Column by Aaron Peck, Videographer
I turned 25 years old in May and ever since, I’ve told myself, “I’ll never be young again.” To me, 24 years old is the last year you can consider yourself young, because at 25 you’re halfway to 30.
The only thing I really have left of my childhood is Hulu reruns of “Hey Arnold!” my Space Jam pillow case (that I still use to this day) and a couple of my old favorite remaining NBA players that I like to root for, one of which is currently going through his farewell tour that passed through Memphis, Tennessee Feb. 24.
Kobe Bryant has easily been one of the most recognizable figures in sports since his rookie season in 1996, and when he finally says goodbye to the game of basketball on March 25, I’ll all but officially be saying goodbye to my childhood.
I was 6 years old when Kobe came into the league and all of my sports knowledge came from chants, cheers and regurgitated facts that I heard my father say. Because of that, I was mostly exposed to the Eastern Conference.
Players like Reggie Miller of the Pacers, Patrick Ewing of the Knicks and, obviously, Michael Jordan of the Chicago Bulls dynasty were always on our TV. If it weren’t for Shaquille O’Neal starring in the cinematic classic “Kazaam,” where he played a rapping genie that lived in a boombox, it probably would’ve taken several more seasons before I discovered who Kobe Bryant was on my own. Because of “Kazaam,” I fell in love with Shaq and instantly began watching more Lakers games.
Just a few years later, Michael Jordan announced his second retirement, ending the Chicago Bulls dynasty and catapulting the new 1999-2002 version of the “Showtime Lakers,” led by Kobe and Shaq, into global stardom.
While I’ve never been a huge Kobe fan, I respect the legend. His stats speak for themselves as a generational talent. I don’t believe there will ever be another Kobe Bryant. The days of high-flying “Afro Kobe” are long gone, and you would be hard-pressed to find someone who has the “win at all costs” attitude that he lives by.
Kobe isn’t afraid to make enemies out of his own teammates if that’s what it takes to get their best performance. Just ask Sash Vujacic, whom he elbowed in the chest at practice, telling him to “get his hands off” of him, in order to toughen him up.

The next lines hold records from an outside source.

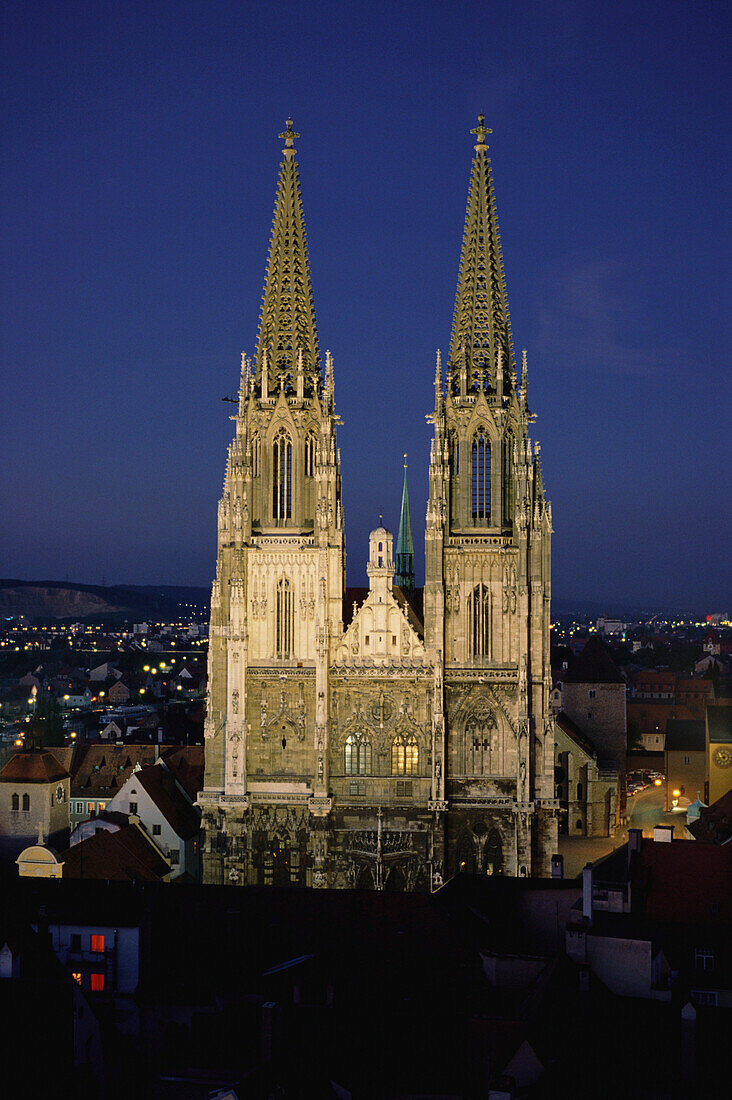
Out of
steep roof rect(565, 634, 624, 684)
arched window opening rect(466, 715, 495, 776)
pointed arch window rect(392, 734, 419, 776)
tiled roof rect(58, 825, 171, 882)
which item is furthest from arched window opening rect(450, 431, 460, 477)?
steep roof rect(565, 634, 624, 684)

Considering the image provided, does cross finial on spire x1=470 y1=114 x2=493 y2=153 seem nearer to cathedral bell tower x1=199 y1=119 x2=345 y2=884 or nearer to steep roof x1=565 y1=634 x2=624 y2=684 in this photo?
cathedral bell tower x1=199 y1=119 x2=345 y2=884

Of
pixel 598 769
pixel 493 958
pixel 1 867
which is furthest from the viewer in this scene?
pixel 598 769

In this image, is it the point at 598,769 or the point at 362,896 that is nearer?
the point at 362,896

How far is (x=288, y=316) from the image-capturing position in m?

Kobe started the game against Memphis by hitting his first shot, a three from the top of the key. He then followed that with three straight misses, one of which was a wide-open layup driving down the baseline. He followed his cold stretch with vintage Kobe moves that made nostalgic viewers like me wide-eyed and in awe. He posted up his defender and hit back-to-back turnaround jumpers from about 20 feet out. He was all but invisible for most of the game after that, playing with a dislocated index finger on his shooting hand; however, he did end the game hitting his final 3-pointer, the perfect ending for a fading star on a young team.
Long gone are the days of the Walkman. Long gone are the days of downloading music off LimeWire using dial-up Internet. Long gone are the days of me struggling to flirt with girls on AOL Instant Messenger. And soon enough, long gone will be the days of Kobe Bryant as an NBA player. Farewell childhood and farewell Kobe.